25cm3 of a commercial bleach NAOCl is diluted to 250 cm3 . A 25 cm3 of the diluted solution is added to an excess of potassium iodide solution and titrated against 0.200 M sodium thiosulphate solution. The volume used was 18.5 cm3. What I s the concentration of sodium chlorate in the bleach in mol dm3 and grams per 100 cm3?
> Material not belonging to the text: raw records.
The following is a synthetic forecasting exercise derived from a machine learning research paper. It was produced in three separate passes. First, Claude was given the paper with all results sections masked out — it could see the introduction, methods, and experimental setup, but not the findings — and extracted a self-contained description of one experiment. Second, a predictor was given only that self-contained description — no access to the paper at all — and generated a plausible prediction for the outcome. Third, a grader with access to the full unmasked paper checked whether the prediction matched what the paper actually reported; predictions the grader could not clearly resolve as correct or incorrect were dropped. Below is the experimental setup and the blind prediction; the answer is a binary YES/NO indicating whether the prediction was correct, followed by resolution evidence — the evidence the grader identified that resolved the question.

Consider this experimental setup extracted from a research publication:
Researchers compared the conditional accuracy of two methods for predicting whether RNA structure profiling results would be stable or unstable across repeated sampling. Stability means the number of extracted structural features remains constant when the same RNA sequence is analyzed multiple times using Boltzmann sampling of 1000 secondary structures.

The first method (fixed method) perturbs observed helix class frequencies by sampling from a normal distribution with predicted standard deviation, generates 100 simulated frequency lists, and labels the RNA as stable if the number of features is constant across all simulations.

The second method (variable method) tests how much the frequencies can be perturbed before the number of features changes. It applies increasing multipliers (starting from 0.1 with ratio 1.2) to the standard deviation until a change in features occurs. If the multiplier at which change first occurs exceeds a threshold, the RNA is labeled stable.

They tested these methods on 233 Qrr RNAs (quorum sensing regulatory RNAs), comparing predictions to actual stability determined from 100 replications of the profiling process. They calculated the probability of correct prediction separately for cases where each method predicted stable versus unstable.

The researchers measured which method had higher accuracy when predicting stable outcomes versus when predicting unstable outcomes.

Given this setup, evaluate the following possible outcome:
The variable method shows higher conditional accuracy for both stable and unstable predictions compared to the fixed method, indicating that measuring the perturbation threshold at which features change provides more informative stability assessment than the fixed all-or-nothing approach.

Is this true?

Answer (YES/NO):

OCL- + 2I + 2H+ = I2 + Cl + H2O
MY WORKING

MOlarity of sodium thiosulphate = 0.0037 moles I got this by saying in 1000 = 0.200 moles.. so in 18.5 cm3 I got out 0.0037 moles.
The molarity = 0.0037 moles/ 18.5 x 10-3 = 0.2 M

from the equation 2 moles ofd sodium thiosulphate = 0.0037 moles
1 mole of sodium chlorate = 0.0037/2 = 0.00185 moles

molarity of sodium chlorate = 0.00185moes/25 x 10 - 3 = 0.074 M

MOlar mass of NAOCl = 74.5

g dm-3 = molar mass x mol-dm3
= 74.5 x0.074
= 5.513 g dm-3

In 100 g dm-3 I just divided that value by 1000 x 100 and got 0.55 g cm-3

I haven't gone through your work, but I believe the working equation is:

NaOCl + 2KI + H2O = NaCl + I2 + 2KOH

or, ignoring spectator ions (K+ and Na+)

OCl- + 2I- = Cl- + I2 + 2OH-

Make sure you balance charge as well as atoms.